О жизненном цикле! Она сказала это по-английски, но мне кажется, что суть уловила верно.
С «Шорохом» дело обстояло сложнее. В книге он рождается, растет, находит друзей и новый дом, живет себе вполне обычной жизнью. По всем признакам это должно быть какое-то дикое русское животное. Я не хотела просто переводить на английский слово «шорох» и все пыталась произвести «шуршащий» звук с помощью того, что было под рукой: одеяла, книжки и даже детских волос. Дети вроде поняли, что это такое. Читаем дальше. Шорох ушел от ежихи: «Куда податься?» Сын кричит: «На речку!» Дочка: «На море! Если есть лес, значит где-то должно быть море». Это, видимо, сказывается, что мои дети выросли в Северной Калифорнии. Но и звук уловили точно, и почти угадали место – Шорох попал в камыши на прудике.
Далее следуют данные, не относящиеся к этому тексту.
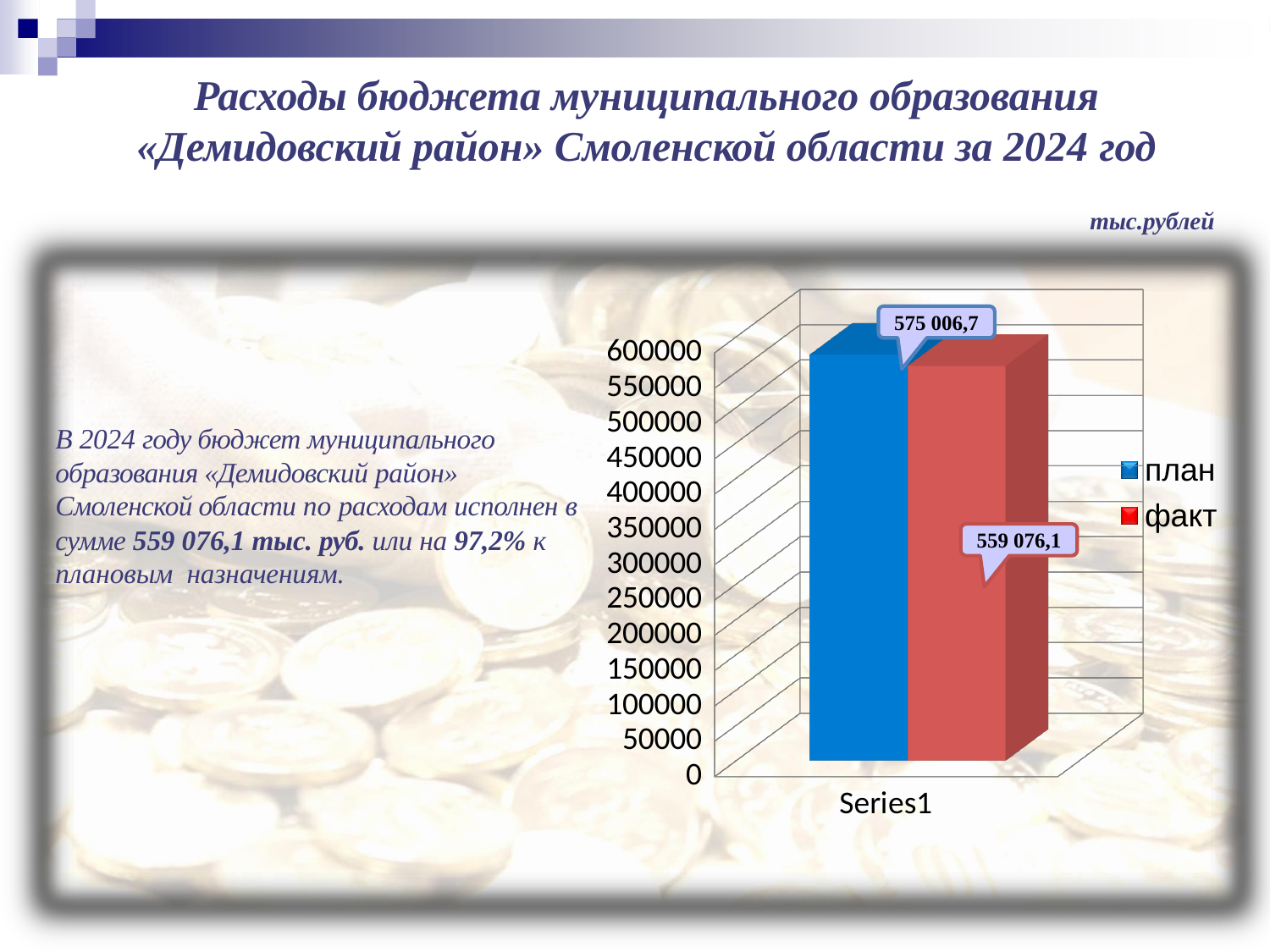
What unit is indicated for the chart values? тыс.рублей Is the value for план greater or less than 550000? greater What colour is the факт bar? red What is the difference between the план and факт values? 15 930,6 Which series has the higher value, план or факт? план What is the value of the факт (actual) bar? 559 076,1 Which series has the lowest value on the chart? факт How many categories are shown on the x axis of the chart? 1 Is the value for факт greater or less than 600000? less What kind of chart is shown on the slide? bar chart How many series does the legend list? 2 What is the value of the план (plan) bar? 575 006,7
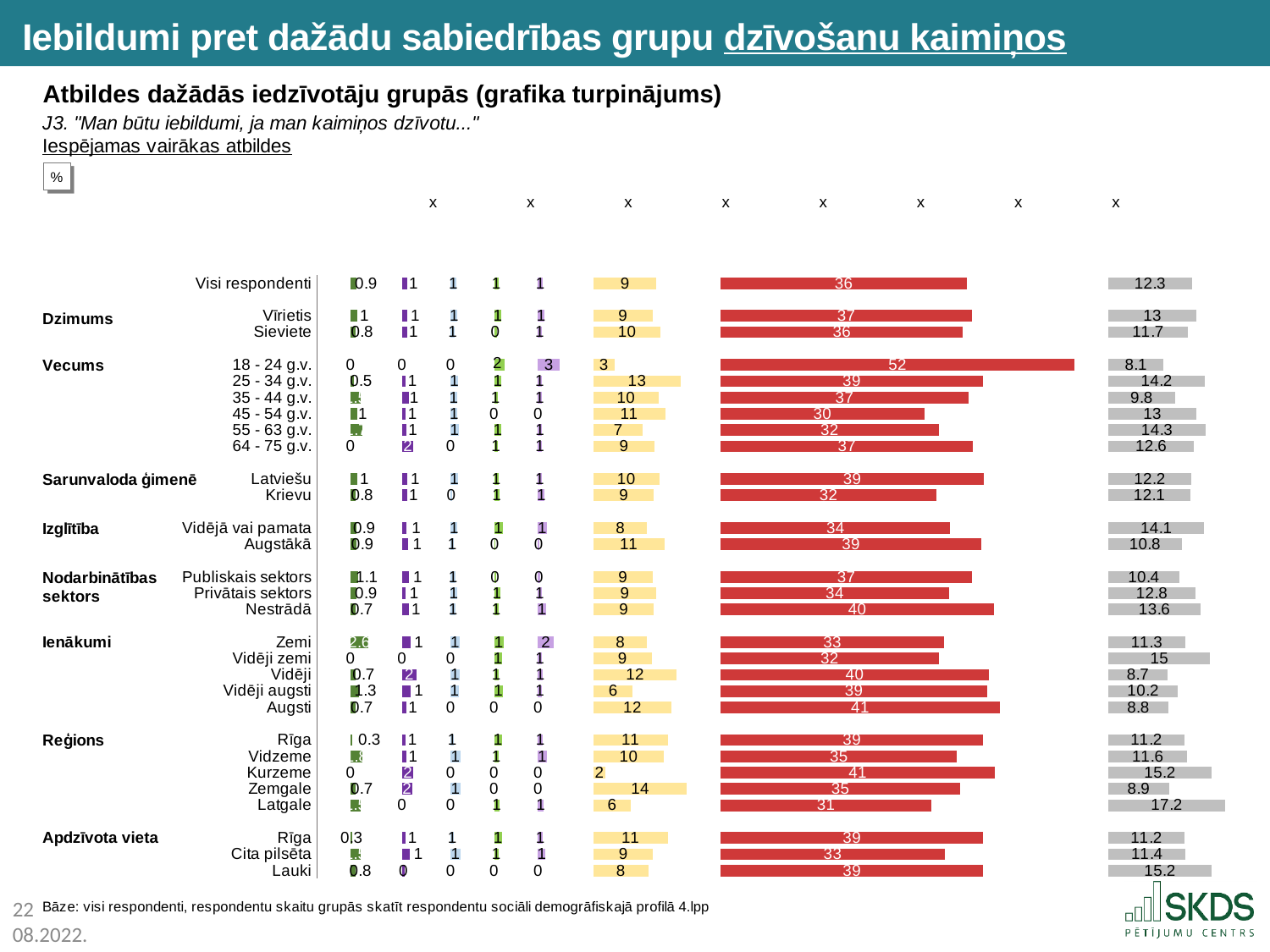
In the grey bar column on the right, what is the value for Latgale? 17.2 In the red bar column, which age group (Vecums) has the lowest value? 45 - 54 g.v. In the yellow bar column, which is larger: the value for Vidēji augsti or the value for Augsti? Augsti In the red bar column, which is larger: the value for Latviešu or the value for Krievu? Latviešu What kind of chart is shown on the slide? Bar chart In the red bar column, what is the difference between the values for 18 - 24 g.v. and 45 - 54 g.v.? 22 In the yellow bar column, what is the value for Zemgale? 14 In the red bar column, which age group (Vecums) has the highest value? 18 - 24 g.v. In the grey bar column on the right, which region (Reģions) has the highest value? Latgale In the grey bar column on the right, what is the difference between the values for Vīrietis and Sieviete? 1.3 How many age groups are listed under Vecums? 6 In the red bar column, what is the value for Visi respondenti? 36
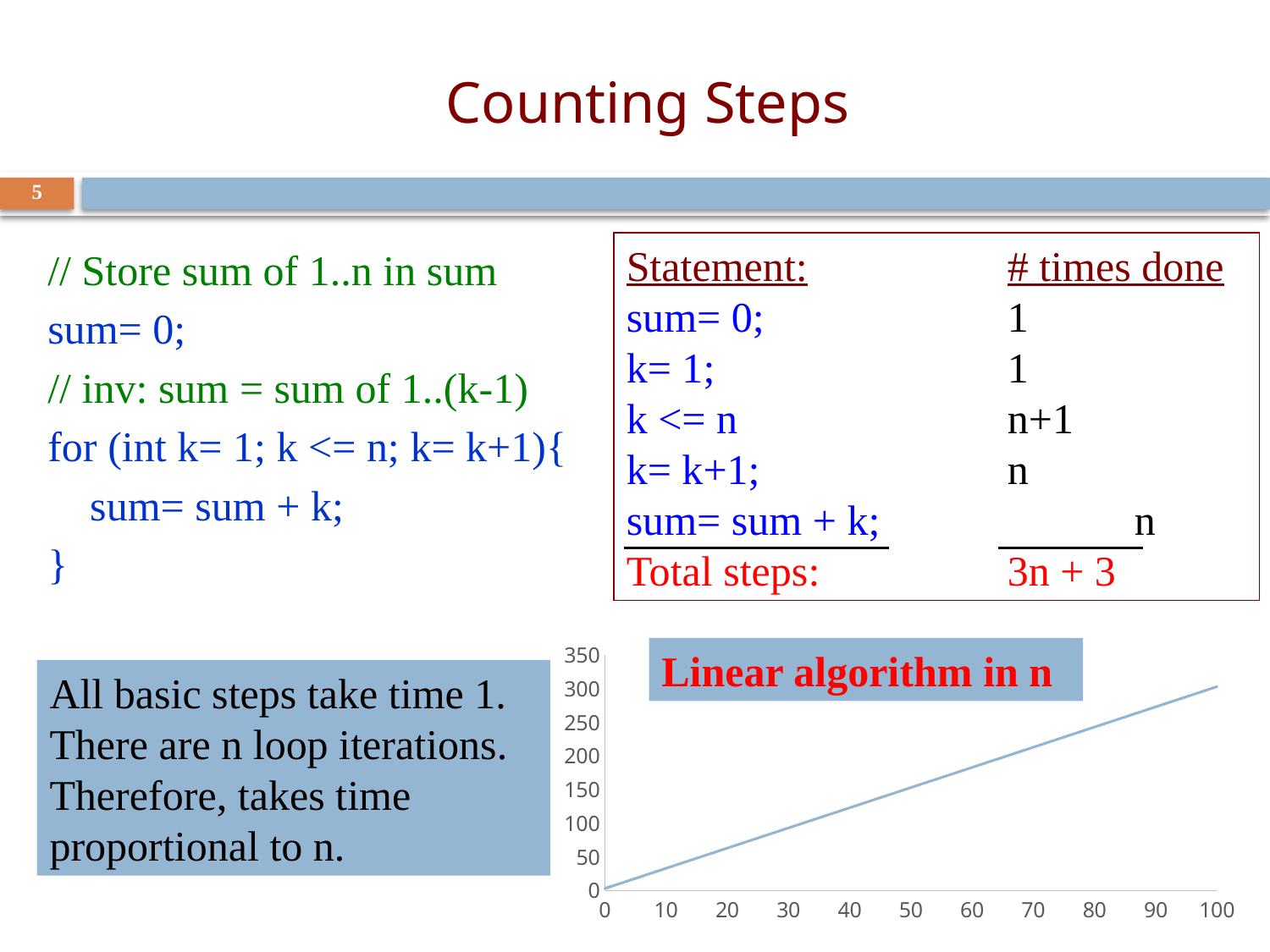
How many tick labels are shown on the x axis of the chart at the bottom right? 11 In the chart at the bottom right, is the value at x = 100 greater or less than 250? greater In the chart at the bottom right, is the value at x = 50 greater or less than 200? less What kind of chart is shown at the bottom right of the slide? line chart How many lines are plotted in the chart at the bottom right? 1 In the chart at the bottom right, is the value at x = 80 greater or less than 200? greater What is the highest value shown on the y axis of the chart at the bottom right? 350 In the chart at the bottom right, do the values rise or fall as the x axis increases from 0 to 100? rise What is the highest value shown on the x axis of the chart at the bottom right? 100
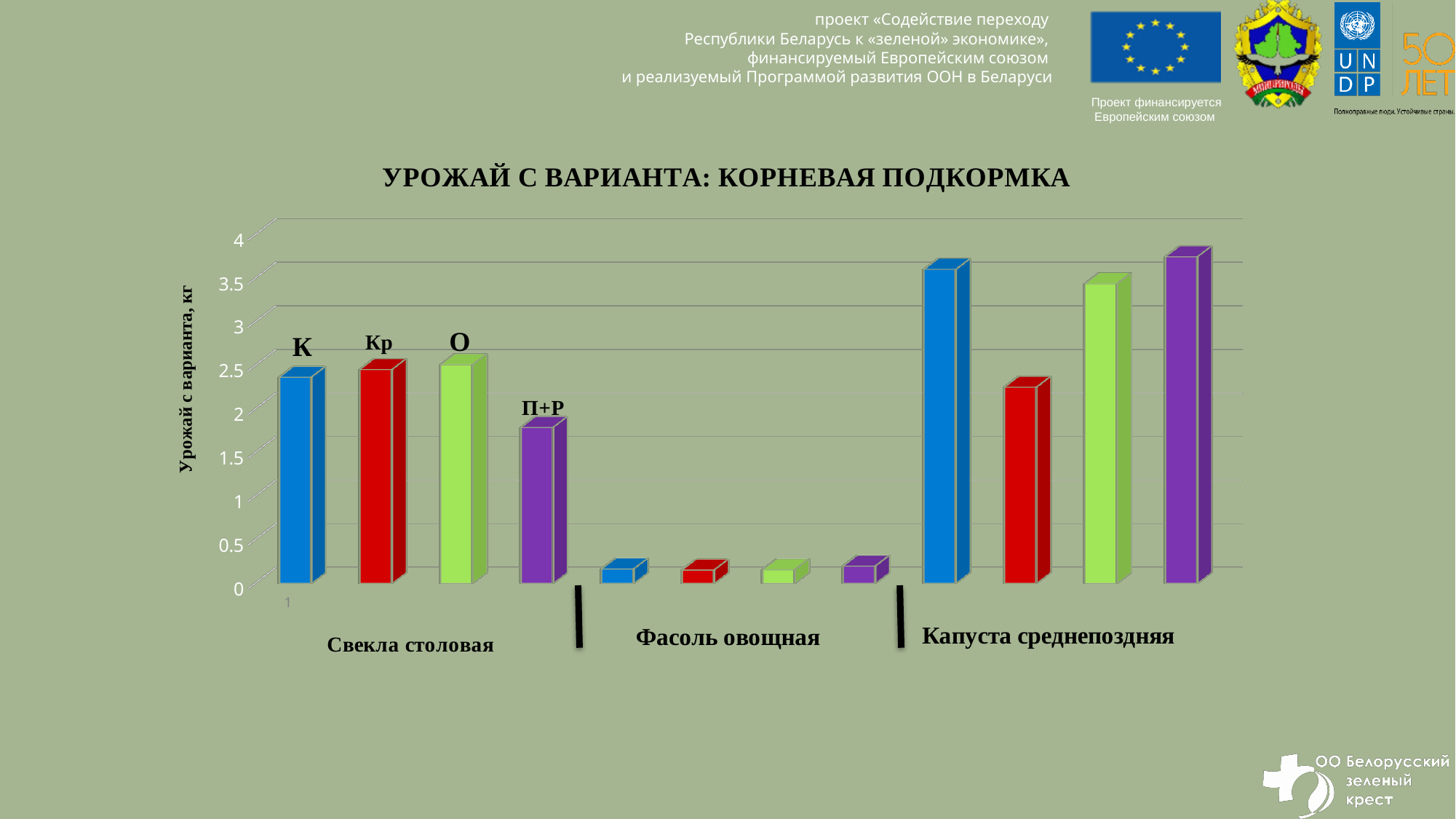
Which crop has the lowest yields across all variants? Фасоль овощная How many crop categories are shown along the x axis? 3 What is the label of the vertical axis? Урожай с варианта, кг For Свекла столовая, which variant has the lowest yield? П+Р Is the yield for the Кр variant of Капуста среднепоздняя greater or less than 2.5? less For Капуста среднепоздняя, which variant has the lowest yield? Кр What is the title of the chart? УРОЖАЙ С ВАРИАНТА: КОРНЕВАЯ ПОДКОРМКА Is the yield for the П+Р variant of Свекла столовая greater or less than 2? less How many treatment variants (bars) are shown for each crop? 4 Which is larger: the К variant yield for Свекла столовая or for Капуста среднепоздняя? Капуста среднепоздняя For Капуста среднепоздняя, which variant has the highest yield? П+Р What kind of chart is shown on the slide? bar chart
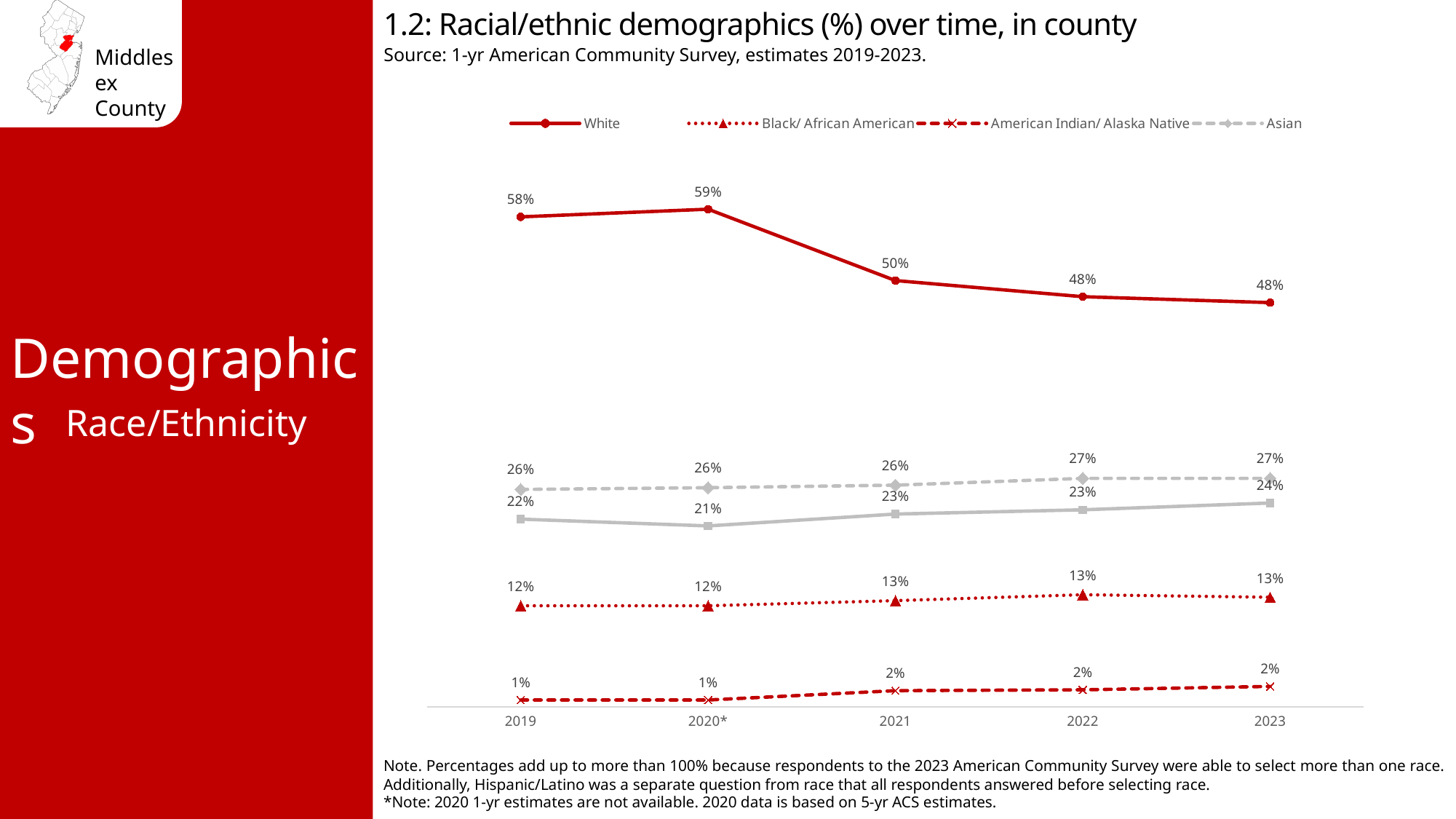
How many series does the legend list? 4 Does the White percentage rise or fall from 2020* to 2023? fall What was the Black/ African American percentage in 2021? 13% In which year was the White percentage highest? 2020* Which is larger in 2022: the Asian percentage or the Black/ African American percentage? Asian What was the American Indian/ Alaska Native percentage in 2020*? 1% What is the source cited under the chart title? 1-yr American Community Survey, estimates 2019-2023 What was the Asian percentage in 2023? 27% How many years are shown on the x axis? 5 What is the difference between the White percentage in 2020* and in 2023? 11% What type of chart is shown on the slide? line chart What was the White percentage in 2019? 58%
На странице с камышами дети радостно начали изображать удивление камышей. Для моих детей «озвучивать» иллюстрации – это в первую очередь языковая практика, ведь камыши говорят только по-русски. Варя говорит за одного: «Ничего себе!», а Алик за других: «ООО!», «Давай жить с нами!». Заодно выяснили, что такое «камыши».
Мой пятилетний сын только начал учить русский алфавит, и с особой радостью везде выискивал букву «Ш». Тут Варя подметила, что на странице с камышами много слов с буквой «Ш»: и камыШи, лягуШка, сам Шорох, а потом еще коШка и мыШонок. И даже в моем имени есть немного «Шороха», я же МаШа. Я спрашиваю, будут ли мышонок и Шорох друзьями. Дети решили, что наверняка да. У них же так много общего! Буква «Ш», например. Алик сказал: «Мне нравится, как Шорох помогает мышонку, потому что надо помогать, если кто-то в беде».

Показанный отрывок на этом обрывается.